Por Agustín Huerta* – É possível que a Inteligência-Artificial (IA) possa redigir e revisar contratos em questão de segundos, substituindo o trabalho que os advogados fazem atualmente? A mídia pode se apoiar inteiramente em ferramentas como o Chat GPT para escrever artigos do jornal? E será possível que, num futuro próximo, os resultados de uma ecografia sejam validados por uma aplicação especializada em diagnósticos médicos? Bom, embora pareça incomum à primeira vista, estas práticas estão se tornando cada vezes mais corriqueiras. E cabe a nós refletir.
A crescente capacidade das “máquinas” nos faz pensar ou pior, acreditar, que os algoritmos matemáticos tomarão decisões mais precisas e eficientes do que os humanos, tornando obsoletos os diversos trabalhos essenciais nos dias de hoje. Vale reparar no desaparecimento dos carteiros que batiam à porta das casas com correspondências de amigos e familiares, ou do funcionário que recomendava filmes nas locadoras, ou do jornaleiro na banca de revista, que distribuía centenas de exemplares com as notícias mais quentes do dia. Esses são exemplos claros de como mudamos a forma como consumimos produtos e serviços.
O fato é que a IA terá uma influência direta na forma como trabalhamos, gostemos ou não. Os pensadores mais apocalípticos propõem cenários de alta performance nas próximas décadas, enquanto outros pedem uma reconversão do mercado e o surgimento de novas demandas que antes não existiam, como o desenvolvimento de software, do marketing digital, da análise de dados e do surgimento dos drones.
Diante a isso, é possível refletir que a Inteligência Artificial terá impacto em tarefas específicas e não tanto em trabalhos internos. Por exemplo, o ChatGPT pode funcionar como um assistente de repórteres na redação de conteúdo, no entanto, os textos ainda necessitam da supervisão humana para gerar uma melhor entrega. Com o apoio da ferramenta, é provável que o jornalista aumente a produção quantitativa e qualitativa desses textos, mas seu papel continuará sendo necessário, como “maestro da orquestra”.

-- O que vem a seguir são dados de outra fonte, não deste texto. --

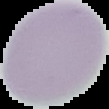

Summary:
  - Preparation: thin blood film
  - Image size: 109×109 pixels
  - Image type: segmented cell region with the area outside set to black
  - Result: no malaria parasites seen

Além disso, cada trabalho desenvolvido por esta tecnologia tem aspectos contextuais que não podem ser omitidos. Uma empresa multinacional, por exemplo, não pode deixar que uma máquina decida sobre as estratégias jurídicas da organização. Contratos deste porte, todavia, são importantes e, ao mesmo tempo, complexos para serem confiados inteiramente a uma ferramenta que possui alta margem de erro e que não pode assumir responsabilidade legal pelo trabalho que executa.
Contudo, a Inteligência Artificial expulsará burocratas, intermediários desnecessários e funcionários que não agregam valor às empresas. Ter que aproveitar a tecnologia para ser mais produtivo e eficiente terá uma grande vantagem sobre tarefas que podem ser facilmente automatizadas, perdendo, assim, a oportunidade de se destacar em um mercado de negócios cada vez mais competitivo. Sendo assim, é muito mais lucrativo focar no que a IA pode fazer para melhorar nos trabalhos, ao invés de se preocupar em como ela pode prejudicar. Nesta linha, os negócios serão valorizados como nunca.
Por outro lado, a Inteligência Artificial eliminará o que se chama de desk work, ou seja, tarefas mecânicas e repetitivas que não exigem um alto nível intelectual para serem executadas. No entanto, essas tarefas também ocupam parte do nosso tempo e podem servir como uma pausa mental. Nesse contexto, seríamos capazes de trabalhar oito horas por dia sendo altamente criativos ou estratégicos se tarefas repetitivas fossem lançadas sobre nós? É improvável que possamos manter um ritmo tão intenso sem uma pausa mental.
Seja qual for o futuro dos negócios e da IA, é fundamental ter em mente a importância da educação e da conscientização sobre o assunto. Devemos discutir o tema também em ambientes familiares, salas de aula, empresas e espaços políticos para entender os riscos e os benefícios que a IA pode apresentar, assim como garantir que ela se desenvolva de forma produtiva e em benefício da humanidade. Incentivar o debate é essencial para moldar um futuro de trabalho mais sustentável e equitativo.
* Agustín Huerta é vice-presidente sênior de tecnologia da Globant.